According to the standard by NIST[4], SHA-256 is shown as Algorithm 1. Because the pre-processing procedure (Line 2) is only calculated once for every message, it’s costly to implement hardware of this part. Thus, my design will input pre-processed data rather than raw data.


Algorithm 1: SHA-256
Require:
Variables are 32 bit unsigned integers in default.
H_i: Hash value, 0\leqslant i\leqslant 7
H^{init}_i: H_i initial value, 0\leqslant i\leqslant 7
K_i: Constant, 0\leqslant i\leqslant 7
L: Length of the input (in bit), 64 bit unsigned integer
\sigma_0, \sigma_1, \Sigma_0, \Sigma_1, Ch, Maj: Predefined logic functions
||: Append operation
ENSURE: Go through the whole iteration for every message
1.  Initialize Hi with H^{init}_i
2.  Pre-processing: Append one ‘1’ bit, K ‘0’ bit and L, such that L+1+K+64 is a multiple of 512
3.  Divide the message into 512 bit chunk
4.  for every chunk do
5.      Divide into sixteen 32 bit integers (W_1 to W_{15})
6.      for i=16 to 63 do
7.          W_i \leftarrow W_{i-16} + \sigma_0(W_{i-15}) + W_{i-7} + \sigma_0(W_{i-2})
8.      end for
9.      \{a, b, ..., h\} \leftarrow \{H_0, H_1, ..., H_7\}
10.    for i=0 to 63 do
11.         T_1 \leftarrow h+\Sigma_1(e)+Ch(e,f,g)+K_i+W_i
12.         T_2 \leftarrow \Sigma_0(a)+Maj(a,b,c)
13.         h \leftarrow g
14.         g \leftarrow f
15.         f \leftarrow e
16.         e \leftarrow d+T_1
17.         d \leftarrow c
18.         c \leftarrow b
19.         b \leftarrow a
20.         a \leftarrow T_1+T_2
21.     end for
22.     \{H_0, H_1, ..., H_7\} \leftarrow \{H_0, H_1, ..., H_7\}+\{a, b, ..., h\}
23. end for
24. print H_0 || H_1 || H_2 || H_3 || H_4 || H_5 || H_6 || H_7

The architecture of the ASIC unit is shown as Figure 1. Hash Value Generator is the unit related to Line 4 to Line 23 in Algorithm 1. This module generates hash values from the message and will be implemented using three stage pipeline. Output Control is designed to output hash value (H_0, H_1, ..., H_7) by 32 bit per clock cycle. CALCU_EN is the input signal that indicates the start of a new hash block. CALCU_RDY is the output signal that indicates the finish of a hash block. READ_EN is the input signal that indicates the start of hash value output.
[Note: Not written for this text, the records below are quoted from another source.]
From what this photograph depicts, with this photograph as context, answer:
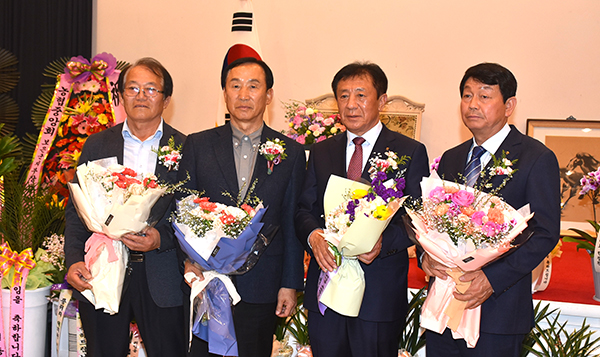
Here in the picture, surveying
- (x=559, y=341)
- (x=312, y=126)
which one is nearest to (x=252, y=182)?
(x=312, y=126)

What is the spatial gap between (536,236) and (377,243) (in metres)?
0.59

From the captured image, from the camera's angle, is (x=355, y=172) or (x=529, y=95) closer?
(x=355, y=172)

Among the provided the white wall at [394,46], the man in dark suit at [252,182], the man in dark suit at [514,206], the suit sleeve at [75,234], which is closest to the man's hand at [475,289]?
the man in dark suit at [514,206]

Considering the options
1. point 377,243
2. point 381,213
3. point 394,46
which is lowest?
point 377,243

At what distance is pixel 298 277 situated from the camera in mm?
2242

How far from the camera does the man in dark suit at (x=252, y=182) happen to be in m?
2.17

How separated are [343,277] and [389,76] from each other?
12.3 feet

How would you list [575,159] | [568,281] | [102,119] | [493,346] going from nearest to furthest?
[493,346]
[568,281]
[102,119]
[575,159]

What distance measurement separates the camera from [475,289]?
1.90 meters

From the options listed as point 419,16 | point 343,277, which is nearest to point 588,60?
point 419,16

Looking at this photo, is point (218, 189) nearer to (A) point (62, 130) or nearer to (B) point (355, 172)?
(B) point (355, 172)

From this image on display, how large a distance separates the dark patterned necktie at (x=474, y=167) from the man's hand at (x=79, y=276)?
5.40ft

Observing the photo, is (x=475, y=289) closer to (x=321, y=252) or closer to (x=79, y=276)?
(x=321, y=252)

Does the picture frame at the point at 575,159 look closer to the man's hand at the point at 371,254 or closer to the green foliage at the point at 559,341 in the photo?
the green foliage at the point at 559,341
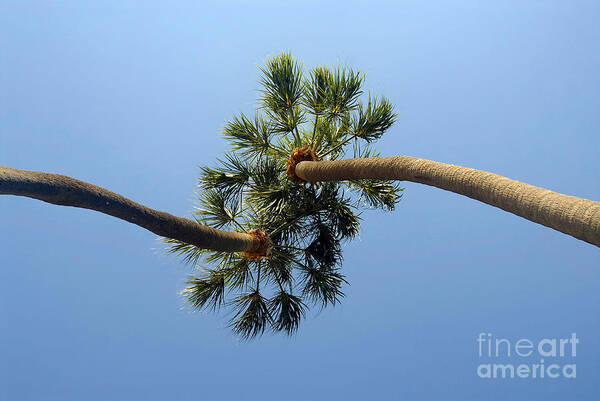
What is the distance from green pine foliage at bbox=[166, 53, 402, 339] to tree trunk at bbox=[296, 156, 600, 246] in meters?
2.51

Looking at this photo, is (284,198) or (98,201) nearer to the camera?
(98,201)

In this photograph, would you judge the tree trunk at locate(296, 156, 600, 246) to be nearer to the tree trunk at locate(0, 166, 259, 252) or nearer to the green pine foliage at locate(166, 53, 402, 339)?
the tree trunk at locate(0, 166, 259, 252)

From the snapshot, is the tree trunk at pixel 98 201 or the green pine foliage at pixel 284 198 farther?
the green pine foliage at pixel 284 198

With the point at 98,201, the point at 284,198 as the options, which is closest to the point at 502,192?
the point at 98,201

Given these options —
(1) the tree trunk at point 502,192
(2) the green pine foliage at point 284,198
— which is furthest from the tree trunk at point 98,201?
(2) the green pine foliage at point 284,198

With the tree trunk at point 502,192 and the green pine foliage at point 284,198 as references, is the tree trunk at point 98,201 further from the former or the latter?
the green pine foliage at point 284,198

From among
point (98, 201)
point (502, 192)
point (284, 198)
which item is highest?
point (284, 198)

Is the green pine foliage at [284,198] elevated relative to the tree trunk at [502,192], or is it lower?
elevated

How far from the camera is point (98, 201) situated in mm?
4352

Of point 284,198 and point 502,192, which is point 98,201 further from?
point 284,198

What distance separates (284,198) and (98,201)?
17.7 feet

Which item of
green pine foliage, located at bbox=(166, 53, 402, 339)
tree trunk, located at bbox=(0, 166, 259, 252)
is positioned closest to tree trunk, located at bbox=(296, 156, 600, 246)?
tree trunk, located at bbox=(0, 166, 259, 252)

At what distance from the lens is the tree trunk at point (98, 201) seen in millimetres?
3689

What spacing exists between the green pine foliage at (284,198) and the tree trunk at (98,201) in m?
2.62
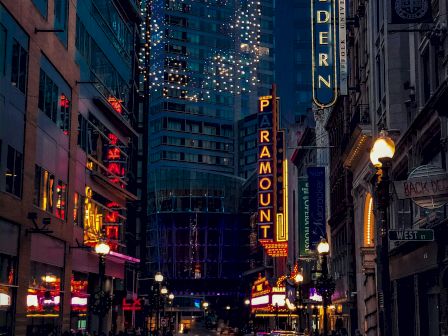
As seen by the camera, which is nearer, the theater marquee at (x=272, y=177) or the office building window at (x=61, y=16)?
the office building window at (x=61, y=16)

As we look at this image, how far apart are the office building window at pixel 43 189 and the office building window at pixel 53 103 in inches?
119

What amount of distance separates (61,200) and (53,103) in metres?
5.40

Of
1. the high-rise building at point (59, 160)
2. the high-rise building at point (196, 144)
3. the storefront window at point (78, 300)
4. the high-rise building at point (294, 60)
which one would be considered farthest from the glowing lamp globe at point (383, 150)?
the high-rise building at point (196, 144)

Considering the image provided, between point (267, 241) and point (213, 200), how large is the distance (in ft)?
268

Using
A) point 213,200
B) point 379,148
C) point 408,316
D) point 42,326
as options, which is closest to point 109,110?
point 42,326

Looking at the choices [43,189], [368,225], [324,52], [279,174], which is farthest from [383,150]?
[279,174]

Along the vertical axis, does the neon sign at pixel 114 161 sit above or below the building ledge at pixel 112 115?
below

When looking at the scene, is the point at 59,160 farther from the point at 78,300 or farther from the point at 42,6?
the point at 78,300

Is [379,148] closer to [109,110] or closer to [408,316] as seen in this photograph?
[408,316]

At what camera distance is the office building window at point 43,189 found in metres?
37.6

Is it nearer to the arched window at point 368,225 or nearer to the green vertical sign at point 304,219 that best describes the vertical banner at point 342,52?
the arched window at point 368,225

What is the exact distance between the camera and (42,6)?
126 feet

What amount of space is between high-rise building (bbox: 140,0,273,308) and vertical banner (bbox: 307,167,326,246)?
92.5 m

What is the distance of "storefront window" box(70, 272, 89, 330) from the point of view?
48.2 meters
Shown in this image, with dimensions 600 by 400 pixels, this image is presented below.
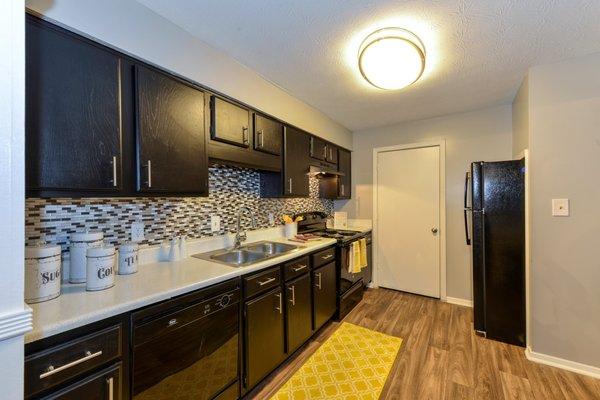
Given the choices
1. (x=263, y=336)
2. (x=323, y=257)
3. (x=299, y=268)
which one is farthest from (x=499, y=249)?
(x=263, y=336)

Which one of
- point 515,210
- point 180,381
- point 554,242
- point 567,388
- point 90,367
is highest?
point 515,210

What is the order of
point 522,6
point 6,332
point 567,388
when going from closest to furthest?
point 6,332 → point 522,6 → point 567,388

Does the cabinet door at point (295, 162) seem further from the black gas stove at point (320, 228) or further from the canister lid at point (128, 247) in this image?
the canister lid at point (128, 247)

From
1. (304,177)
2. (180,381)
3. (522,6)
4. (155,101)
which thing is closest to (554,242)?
(522,6)

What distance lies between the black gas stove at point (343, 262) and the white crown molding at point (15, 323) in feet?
7.77

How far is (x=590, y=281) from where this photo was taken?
1.95 m

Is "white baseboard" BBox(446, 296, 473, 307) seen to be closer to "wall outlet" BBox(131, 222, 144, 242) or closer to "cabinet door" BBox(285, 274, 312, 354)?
"cabinet door" BBox(285, 274, 312, 354)

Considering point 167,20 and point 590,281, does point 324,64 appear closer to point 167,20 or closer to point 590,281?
point 167,20

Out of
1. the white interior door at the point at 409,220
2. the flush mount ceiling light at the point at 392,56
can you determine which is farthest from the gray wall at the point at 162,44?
the white interior door at the point at 409,220

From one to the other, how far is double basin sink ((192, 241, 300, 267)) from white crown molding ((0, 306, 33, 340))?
1013mm

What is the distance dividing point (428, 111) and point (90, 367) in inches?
143

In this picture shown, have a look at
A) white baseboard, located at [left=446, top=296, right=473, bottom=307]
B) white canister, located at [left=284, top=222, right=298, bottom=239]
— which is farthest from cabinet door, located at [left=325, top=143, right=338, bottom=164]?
white baseboard, located at [left=446, top=296, right=473, bottom=307]

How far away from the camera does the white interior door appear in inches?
133

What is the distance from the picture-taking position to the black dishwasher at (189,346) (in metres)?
1.18
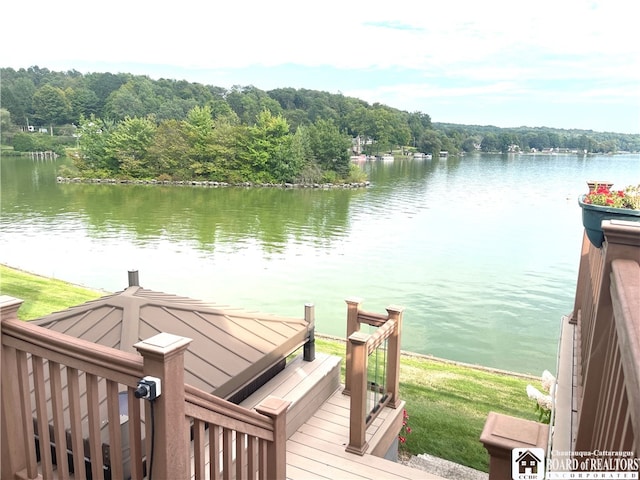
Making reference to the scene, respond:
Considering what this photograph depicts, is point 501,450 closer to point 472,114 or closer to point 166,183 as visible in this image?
point 166,183

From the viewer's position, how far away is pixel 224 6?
39.9ft

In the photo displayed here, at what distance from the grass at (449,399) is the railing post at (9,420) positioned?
12.3 ft

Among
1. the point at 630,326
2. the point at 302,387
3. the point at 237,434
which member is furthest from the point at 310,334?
the point at 630,326

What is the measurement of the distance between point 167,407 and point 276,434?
106 centimetres

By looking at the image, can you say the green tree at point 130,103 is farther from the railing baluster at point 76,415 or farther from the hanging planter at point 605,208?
the railing baluster at point 76,415

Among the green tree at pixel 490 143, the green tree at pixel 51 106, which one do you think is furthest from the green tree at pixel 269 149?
the green tree at pixel 490 143

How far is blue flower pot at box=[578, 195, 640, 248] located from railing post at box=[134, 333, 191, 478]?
2.31 m

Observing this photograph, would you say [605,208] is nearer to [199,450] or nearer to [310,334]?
[199,450]

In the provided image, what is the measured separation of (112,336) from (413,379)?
4390 millimetres

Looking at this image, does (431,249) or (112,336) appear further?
(431,249)

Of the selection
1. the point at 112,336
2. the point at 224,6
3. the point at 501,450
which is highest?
the point at 224,6

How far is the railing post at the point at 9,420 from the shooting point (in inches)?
81.0

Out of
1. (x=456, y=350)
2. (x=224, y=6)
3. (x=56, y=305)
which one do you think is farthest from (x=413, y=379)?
(x=224, y=6)

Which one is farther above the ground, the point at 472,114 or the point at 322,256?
the point at 472,114
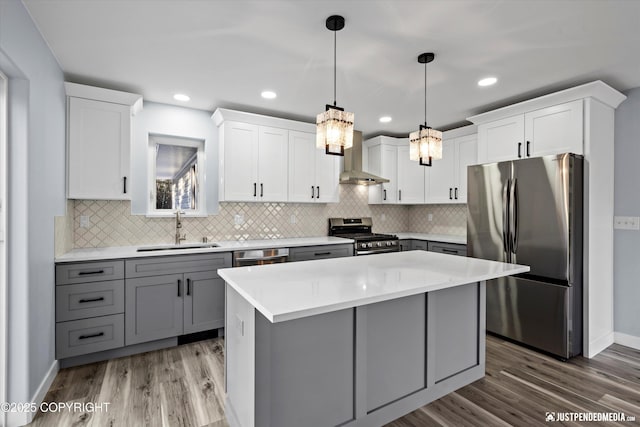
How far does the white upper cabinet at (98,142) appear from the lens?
289 centimetres

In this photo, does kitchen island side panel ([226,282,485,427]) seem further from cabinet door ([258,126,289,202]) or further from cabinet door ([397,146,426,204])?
cabinet door ([397,146,426,204])

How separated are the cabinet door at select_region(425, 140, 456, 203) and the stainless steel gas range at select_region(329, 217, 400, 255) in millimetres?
856

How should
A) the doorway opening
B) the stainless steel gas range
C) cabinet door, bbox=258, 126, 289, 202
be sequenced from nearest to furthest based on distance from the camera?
1. the doorway opening
2. cabinet door, bbox=258, 126, 289, 202
3. the stainless steel gas range

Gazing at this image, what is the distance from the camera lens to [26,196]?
77.7 inches

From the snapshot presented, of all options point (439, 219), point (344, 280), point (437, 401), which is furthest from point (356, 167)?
point (437, 401)

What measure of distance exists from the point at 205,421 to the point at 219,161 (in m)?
2.65

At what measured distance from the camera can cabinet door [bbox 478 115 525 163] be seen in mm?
3340

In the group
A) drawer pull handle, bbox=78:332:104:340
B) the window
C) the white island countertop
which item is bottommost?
drawer pull handle, bbox=78:332:104:340

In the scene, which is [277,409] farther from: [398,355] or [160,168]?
[160,168]

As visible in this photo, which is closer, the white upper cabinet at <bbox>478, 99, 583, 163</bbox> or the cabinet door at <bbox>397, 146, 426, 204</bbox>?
the white upper cabinet at <bbox>478, 99, 583, 163</bbox>

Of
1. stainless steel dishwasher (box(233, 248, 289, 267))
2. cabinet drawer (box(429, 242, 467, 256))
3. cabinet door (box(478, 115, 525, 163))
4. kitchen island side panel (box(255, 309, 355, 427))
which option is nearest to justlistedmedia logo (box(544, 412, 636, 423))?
kitchen island side panel (box(255, 309, 355, 427))

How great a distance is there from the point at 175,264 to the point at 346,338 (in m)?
1.99

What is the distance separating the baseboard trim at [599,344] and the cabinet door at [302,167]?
3182 mm

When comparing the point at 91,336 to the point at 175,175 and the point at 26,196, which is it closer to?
the point at 26,196
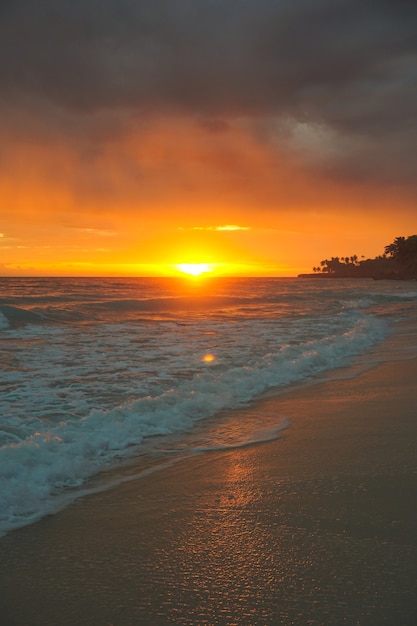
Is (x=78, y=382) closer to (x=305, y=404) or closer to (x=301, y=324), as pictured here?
(x=305, y=404)

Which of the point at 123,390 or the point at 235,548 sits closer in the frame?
the point at 235,548

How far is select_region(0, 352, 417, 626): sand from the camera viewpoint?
256cm

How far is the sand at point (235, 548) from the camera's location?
2557 millimetres

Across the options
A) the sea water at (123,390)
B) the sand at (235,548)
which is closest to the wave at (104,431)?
the sea water at (123,390)

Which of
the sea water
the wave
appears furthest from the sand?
the sea water

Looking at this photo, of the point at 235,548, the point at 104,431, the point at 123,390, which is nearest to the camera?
the point at 235,548

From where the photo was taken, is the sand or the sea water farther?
the sea water

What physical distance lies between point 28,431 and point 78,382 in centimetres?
288

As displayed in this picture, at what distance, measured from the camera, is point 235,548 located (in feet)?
10.3

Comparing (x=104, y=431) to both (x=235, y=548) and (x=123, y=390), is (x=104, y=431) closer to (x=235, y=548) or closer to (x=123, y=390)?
(x=123, y=390)

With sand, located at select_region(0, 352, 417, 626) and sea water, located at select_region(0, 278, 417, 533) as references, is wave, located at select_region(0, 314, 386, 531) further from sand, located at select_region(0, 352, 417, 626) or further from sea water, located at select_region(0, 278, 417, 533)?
sand, located at select_region(0, 352, 417, 626)

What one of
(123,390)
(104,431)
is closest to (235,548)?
(104,431)

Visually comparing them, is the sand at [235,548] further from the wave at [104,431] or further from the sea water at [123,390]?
the sea water at [123,390]

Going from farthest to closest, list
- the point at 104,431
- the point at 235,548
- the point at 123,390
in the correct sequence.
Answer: the point at 123,390
the point at 104,431
the point at 235,548
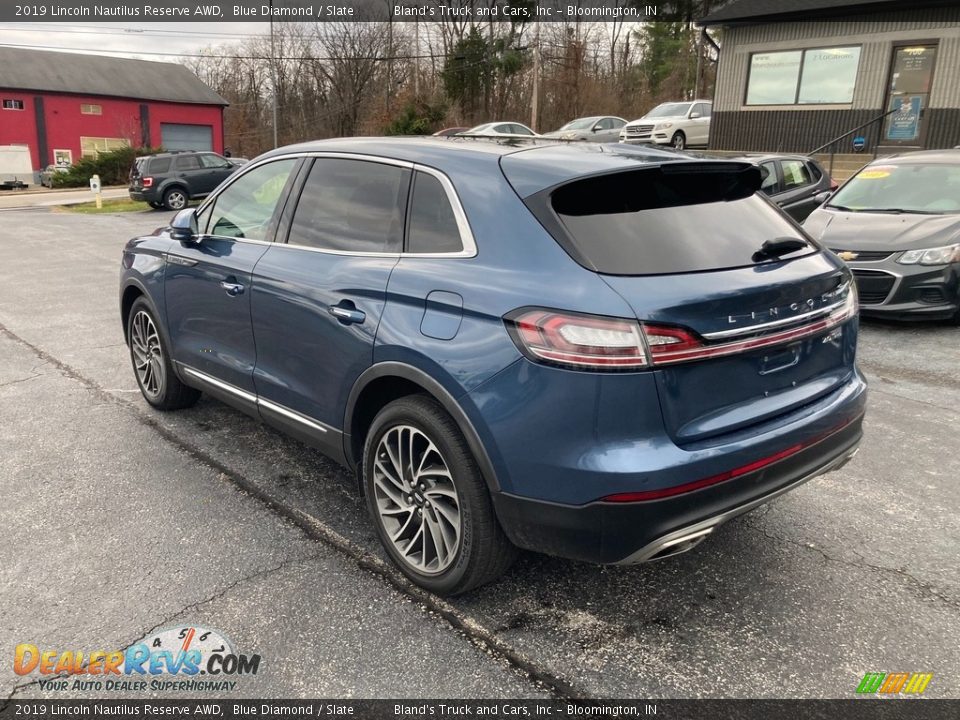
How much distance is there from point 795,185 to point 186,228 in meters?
9.40

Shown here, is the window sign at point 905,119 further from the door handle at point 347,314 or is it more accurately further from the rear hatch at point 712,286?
the door handle at point 347,314

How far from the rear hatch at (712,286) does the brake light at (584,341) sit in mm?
72

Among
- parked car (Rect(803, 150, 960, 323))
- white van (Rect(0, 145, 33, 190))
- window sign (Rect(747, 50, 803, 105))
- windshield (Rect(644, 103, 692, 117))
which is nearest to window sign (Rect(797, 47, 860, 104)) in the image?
window sign (Rect(747, 50, 803, 105))

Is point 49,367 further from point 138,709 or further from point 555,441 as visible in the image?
point 555,441

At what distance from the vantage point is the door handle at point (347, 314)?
3.11m

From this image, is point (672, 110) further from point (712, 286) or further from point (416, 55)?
point (416, 55)

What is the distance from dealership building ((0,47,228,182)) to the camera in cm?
4519

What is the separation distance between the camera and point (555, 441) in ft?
8.07

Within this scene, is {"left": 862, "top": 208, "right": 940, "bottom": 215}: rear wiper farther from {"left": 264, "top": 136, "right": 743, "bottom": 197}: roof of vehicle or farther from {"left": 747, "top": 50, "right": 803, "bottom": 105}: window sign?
{"left": 747, "top": 50, "right": 803, "bottom": 105}: window sign

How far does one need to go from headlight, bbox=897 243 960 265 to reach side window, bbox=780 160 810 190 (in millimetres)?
3989

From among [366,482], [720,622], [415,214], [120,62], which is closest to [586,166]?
[415,214]

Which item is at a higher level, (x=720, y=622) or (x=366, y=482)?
(x=366, y=482)

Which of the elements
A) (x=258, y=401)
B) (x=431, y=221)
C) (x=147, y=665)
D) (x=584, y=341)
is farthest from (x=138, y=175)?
(x=584, y=341)

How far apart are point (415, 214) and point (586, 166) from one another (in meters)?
0.73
Rendered by QuickLaTeX.com

Figure 1: Architecture of SHA-256 ASIC Unit.

It’s obvious that the Hash Value Generator is the key point of the design. The scheme of this module is shown in Figure 2. In the design, Full Adder Arrays (FAA) are used to speed up the add operations. Each FAA unit is a 3:2 compressor, in which the carryout of a one-bit adder is taken as the output rather than add to the next bit. This guarantees that all bits are independent and can be calculated in parallel. Because \sigma_0, \sigma_1, \Sigma_0, \Sigma_1, Ch, Maj are logic operations, they are much faster than both FAA and adder, their delays can be safely ignored[3]. And since an adder with Carry Look Ahead (CLA) is at least three times slower than an FAA[3], the critical path of pipeline in the shown scheme are

    \begin{equation*} Ch \Rightarrow faa4 \Rightarrow faa6 \Rightarrow add2 \end{equation*}

and

    \begin{equation*} \sigma_0 \Rightarrow faa7 \Rightarrow faa8 \Rightarrow add3 \end{equation*}

The clock frequency will be chosen base on these critical paths.

Rendered by QuickLaTeX.com

Figure 2: Scheme of the Hash Value Generator.

Time Diagram

There are basically two operations, including the calculation part, in which the ASIC unit calculates the SHA256 value for a given block, and the output part, in which the ASIC unit outputs the calculation result.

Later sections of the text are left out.